What has become the “Unaffordable” Care Act is now turning on those who have been the face if it’s success. Here’s a new story that belongs in the ObamaCare Screwed Me Over  file and then should be sent to MyCancellation.com.

One of the women trotted out as an ObamaCare enrollment success story during the President’s Rose Garden press conference last month  has learned she can’t afford coverage because her state exchange gave her incorrect numbers.

The Washington Examiner reports:

Jessica Sanford of Washington state appeared with Mr. Obama in the Rose Garden at the White House on Oct. 21 as the president promoted the new health care entitlement. She beamed with pride as the president read aloud her letter describing how her “stress lifted” after she enrolled in the state’s health care exchange to deal with her son’s medication and doctor visits for an attention deficit disorder.

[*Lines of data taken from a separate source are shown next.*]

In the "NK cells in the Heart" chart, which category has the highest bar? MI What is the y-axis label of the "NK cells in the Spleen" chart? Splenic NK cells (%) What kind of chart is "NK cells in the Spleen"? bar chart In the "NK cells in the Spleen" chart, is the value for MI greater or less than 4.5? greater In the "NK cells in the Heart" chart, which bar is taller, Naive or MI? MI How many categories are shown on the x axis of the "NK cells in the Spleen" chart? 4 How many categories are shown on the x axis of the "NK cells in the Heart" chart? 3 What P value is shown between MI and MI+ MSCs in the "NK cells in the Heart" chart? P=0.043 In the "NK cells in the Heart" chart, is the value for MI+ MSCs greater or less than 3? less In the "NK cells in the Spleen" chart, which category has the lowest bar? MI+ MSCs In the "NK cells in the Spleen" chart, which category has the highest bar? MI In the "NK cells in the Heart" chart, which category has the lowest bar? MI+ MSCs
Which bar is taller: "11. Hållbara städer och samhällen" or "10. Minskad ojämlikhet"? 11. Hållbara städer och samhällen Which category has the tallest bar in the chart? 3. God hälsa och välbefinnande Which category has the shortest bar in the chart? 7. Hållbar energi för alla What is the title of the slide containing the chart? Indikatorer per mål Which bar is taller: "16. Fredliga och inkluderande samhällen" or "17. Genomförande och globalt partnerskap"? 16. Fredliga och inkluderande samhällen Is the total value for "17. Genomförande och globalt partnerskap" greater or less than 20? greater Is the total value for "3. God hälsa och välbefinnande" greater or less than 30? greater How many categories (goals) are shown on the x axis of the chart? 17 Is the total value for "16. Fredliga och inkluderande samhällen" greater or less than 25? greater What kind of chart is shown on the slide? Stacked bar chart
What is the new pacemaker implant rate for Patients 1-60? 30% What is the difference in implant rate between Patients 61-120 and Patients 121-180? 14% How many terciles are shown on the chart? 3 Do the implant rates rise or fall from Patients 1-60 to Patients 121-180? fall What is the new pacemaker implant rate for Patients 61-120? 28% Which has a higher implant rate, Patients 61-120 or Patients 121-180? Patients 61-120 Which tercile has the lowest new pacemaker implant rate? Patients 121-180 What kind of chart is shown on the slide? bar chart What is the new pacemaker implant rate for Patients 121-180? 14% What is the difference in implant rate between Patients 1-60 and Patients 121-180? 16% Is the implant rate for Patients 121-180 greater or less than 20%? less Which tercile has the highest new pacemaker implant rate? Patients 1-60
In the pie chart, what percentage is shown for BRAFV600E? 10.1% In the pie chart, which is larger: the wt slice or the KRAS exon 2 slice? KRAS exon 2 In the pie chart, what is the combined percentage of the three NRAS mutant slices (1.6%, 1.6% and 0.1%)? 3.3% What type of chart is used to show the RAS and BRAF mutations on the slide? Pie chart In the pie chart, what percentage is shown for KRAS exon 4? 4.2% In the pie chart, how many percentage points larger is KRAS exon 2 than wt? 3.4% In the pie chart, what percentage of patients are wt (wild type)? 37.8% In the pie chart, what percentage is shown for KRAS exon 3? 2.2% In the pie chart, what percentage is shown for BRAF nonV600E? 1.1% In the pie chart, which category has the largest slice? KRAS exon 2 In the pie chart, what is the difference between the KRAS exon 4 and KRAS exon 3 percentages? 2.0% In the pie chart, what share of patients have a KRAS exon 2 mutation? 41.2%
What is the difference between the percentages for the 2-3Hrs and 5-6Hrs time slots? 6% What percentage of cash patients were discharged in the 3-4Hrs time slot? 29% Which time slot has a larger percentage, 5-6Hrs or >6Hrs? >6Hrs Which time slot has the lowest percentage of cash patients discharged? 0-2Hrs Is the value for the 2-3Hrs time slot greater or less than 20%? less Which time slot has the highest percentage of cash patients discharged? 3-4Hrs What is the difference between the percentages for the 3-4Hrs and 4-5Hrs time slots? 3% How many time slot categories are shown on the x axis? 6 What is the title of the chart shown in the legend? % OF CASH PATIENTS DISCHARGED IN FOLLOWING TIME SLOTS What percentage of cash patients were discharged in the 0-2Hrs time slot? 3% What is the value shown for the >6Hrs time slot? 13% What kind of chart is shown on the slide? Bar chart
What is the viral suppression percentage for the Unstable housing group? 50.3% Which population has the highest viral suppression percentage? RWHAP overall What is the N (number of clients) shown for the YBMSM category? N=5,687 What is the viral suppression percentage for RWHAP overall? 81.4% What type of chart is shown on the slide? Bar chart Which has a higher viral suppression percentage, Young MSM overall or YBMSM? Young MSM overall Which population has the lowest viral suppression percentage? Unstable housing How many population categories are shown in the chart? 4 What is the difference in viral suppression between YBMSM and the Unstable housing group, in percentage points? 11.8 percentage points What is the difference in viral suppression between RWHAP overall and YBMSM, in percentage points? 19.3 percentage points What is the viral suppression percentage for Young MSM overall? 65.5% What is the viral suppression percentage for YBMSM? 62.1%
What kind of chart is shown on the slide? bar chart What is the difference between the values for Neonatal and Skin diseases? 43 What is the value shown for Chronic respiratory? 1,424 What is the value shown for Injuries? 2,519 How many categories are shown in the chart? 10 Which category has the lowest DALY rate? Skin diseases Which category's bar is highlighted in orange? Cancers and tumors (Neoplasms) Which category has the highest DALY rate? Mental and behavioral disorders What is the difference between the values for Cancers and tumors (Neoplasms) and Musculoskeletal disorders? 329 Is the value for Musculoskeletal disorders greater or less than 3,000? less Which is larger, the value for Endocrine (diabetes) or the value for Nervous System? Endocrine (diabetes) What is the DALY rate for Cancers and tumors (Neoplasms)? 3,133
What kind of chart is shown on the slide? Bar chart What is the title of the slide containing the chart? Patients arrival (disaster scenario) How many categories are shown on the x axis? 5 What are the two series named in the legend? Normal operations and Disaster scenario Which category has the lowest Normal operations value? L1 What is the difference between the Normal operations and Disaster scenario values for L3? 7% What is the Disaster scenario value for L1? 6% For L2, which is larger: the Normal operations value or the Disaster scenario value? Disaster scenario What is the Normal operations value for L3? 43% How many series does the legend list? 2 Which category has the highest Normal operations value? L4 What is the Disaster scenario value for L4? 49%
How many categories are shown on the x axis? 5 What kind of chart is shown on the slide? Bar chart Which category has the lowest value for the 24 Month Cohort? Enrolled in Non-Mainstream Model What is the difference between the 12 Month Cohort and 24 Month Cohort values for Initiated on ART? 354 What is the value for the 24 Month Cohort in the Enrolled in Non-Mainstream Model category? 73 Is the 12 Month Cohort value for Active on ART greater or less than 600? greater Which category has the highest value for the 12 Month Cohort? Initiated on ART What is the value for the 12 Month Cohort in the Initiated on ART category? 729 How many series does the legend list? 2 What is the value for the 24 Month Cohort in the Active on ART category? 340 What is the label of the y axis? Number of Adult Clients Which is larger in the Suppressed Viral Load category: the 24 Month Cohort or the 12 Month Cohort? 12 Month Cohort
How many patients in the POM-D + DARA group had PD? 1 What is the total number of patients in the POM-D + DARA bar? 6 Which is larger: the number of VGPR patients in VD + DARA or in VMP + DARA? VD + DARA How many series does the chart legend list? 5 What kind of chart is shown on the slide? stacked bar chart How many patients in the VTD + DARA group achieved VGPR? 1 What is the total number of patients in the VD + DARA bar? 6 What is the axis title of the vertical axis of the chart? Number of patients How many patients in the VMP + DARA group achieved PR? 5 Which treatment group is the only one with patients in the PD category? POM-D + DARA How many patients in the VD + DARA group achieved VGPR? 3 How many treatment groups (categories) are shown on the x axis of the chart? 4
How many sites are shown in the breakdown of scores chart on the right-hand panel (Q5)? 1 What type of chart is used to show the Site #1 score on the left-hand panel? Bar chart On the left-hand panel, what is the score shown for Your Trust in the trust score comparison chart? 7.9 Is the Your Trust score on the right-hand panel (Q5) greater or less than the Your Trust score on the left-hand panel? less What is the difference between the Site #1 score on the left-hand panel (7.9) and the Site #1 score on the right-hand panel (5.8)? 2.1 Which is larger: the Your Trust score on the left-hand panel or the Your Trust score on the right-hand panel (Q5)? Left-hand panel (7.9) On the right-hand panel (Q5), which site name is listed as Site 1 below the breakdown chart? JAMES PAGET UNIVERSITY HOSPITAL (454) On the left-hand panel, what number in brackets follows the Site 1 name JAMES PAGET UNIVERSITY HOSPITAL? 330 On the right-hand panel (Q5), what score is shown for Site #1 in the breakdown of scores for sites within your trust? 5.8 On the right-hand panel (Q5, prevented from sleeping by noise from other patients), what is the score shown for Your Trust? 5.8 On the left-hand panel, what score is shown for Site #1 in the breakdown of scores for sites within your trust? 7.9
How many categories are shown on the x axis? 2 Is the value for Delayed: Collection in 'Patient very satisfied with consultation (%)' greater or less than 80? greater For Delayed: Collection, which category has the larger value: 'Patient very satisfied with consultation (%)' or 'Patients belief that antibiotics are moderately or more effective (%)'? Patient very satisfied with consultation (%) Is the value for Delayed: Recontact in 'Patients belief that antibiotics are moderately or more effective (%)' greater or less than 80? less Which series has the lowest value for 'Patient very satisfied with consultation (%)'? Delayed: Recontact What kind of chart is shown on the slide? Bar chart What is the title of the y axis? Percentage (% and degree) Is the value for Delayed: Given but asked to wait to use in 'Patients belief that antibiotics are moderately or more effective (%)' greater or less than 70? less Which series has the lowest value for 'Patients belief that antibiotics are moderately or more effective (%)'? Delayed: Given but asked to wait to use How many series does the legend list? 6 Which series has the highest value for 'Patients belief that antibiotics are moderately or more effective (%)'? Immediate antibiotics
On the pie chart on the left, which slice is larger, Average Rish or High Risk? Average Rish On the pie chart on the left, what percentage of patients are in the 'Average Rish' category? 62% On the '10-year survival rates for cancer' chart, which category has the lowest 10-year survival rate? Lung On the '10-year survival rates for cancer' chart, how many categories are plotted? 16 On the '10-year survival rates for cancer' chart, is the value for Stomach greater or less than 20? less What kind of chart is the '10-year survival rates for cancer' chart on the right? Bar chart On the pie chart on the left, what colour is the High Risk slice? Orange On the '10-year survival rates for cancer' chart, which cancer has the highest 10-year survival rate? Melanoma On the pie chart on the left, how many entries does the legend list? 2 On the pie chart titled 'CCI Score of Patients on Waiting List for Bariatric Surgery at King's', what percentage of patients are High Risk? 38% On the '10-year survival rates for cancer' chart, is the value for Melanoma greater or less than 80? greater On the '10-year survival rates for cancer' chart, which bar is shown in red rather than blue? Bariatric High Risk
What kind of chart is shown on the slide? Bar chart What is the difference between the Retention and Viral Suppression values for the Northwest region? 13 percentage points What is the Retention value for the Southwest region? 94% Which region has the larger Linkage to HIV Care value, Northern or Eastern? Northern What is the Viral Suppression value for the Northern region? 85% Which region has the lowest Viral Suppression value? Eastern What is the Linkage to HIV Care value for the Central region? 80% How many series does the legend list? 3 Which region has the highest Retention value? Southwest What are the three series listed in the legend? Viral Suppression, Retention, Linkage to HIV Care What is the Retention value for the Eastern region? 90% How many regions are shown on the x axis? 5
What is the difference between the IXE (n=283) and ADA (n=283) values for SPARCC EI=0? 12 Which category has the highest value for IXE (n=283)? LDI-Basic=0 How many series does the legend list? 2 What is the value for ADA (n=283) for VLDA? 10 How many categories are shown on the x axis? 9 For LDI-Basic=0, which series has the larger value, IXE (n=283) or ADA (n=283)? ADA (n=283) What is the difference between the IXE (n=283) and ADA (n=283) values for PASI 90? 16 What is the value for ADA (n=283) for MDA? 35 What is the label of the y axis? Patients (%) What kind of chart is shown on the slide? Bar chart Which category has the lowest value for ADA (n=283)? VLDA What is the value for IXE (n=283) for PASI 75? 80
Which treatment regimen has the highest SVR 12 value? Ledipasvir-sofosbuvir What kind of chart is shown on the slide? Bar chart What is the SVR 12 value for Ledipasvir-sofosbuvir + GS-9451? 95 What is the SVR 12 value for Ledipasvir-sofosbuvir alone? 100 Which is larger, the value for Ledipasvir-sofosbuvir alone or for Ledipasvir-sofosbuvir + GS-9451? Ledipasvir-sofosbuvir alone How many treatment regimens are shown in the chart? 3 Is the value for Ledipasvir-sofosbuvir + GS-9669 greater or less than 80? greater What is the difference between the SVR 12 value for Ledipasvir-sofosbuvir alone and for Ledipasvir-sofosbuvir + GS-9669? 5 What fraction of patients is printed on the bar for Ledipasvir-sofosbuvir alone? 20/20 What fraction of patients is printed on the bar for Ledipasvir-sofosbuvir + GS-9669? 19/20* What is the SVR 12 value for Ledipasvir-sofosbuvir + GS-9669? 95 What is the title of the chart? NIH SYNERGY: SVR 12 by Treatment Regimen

But the state later notified Ms. Sanford, 48, that an miscalculation in her tax credit eligibility meant her insurance premiums would increase from $198 a month to $280. After sorting out that problem, she said she was notified again of a “system error” and given an even higher quote that she couldn’t afford — at least $324 per month, with higher deductibles.

“This is it. I’m not getting insurance,” the single mother told CNN. “That’s where it stands right now unless they fix it.”

“Wow. You guys really screwed me over.”

Sanford joins the millions of Americans experiencing the very real consequences of a federal law that has manipulated the market to the benefit of few and the harm of many.

The President thinks ObamaCare just has a PR problem, so he’s trotting out his wife armed with religious one-liners to rehabilitate the law’s public image. But he couldn’t be more wrong.

Americans aren’t stupid; they know ObamaCare is a mess. A new poll finds that a majority of Americans agree that ObamaCare is “fundamentally flawed” even if only a minority think it should be repealed.

A better working website won’t get to the underlying problems with his signature law. A good student of economics knows that when you tamper with the natural market workings you get distortions that benefit few –if any- and harm many.

In this case, the federal mandates requiring that individuals get healthcare coverage (even if they don’t want it) and that employer provide it coupled with new coverage requirements, distort the market and lead to the cancellations we’re seeing today.

Options are a hallmark of our market system. Before ObamaCare came along to “improve” our healthcare system and grant access to more Americans, the healthcare market provided many different options that were tailored (or could be tailored) to the needs of each consumer. If you just needed a basic emergency plan that was cheap, you could get. That’s no longer the case, thanks to new coverage requirements. Instead of expanding options, ObamaCare prompted the adverse, causing more Americans to lose their plans or be priced out of the market. Is this supposed to induce uncovered Americans into buying into this system?

Sanford expresses well the quandary that many Americans will face by next Spring if the individual mandate is not delayed: “Now I have been priced out and will not be able to afford the plans you offer. But, I get to pay $95 and up for not having health insurance. I am so incredibly disappointed and saddened. You majorly screwed up.”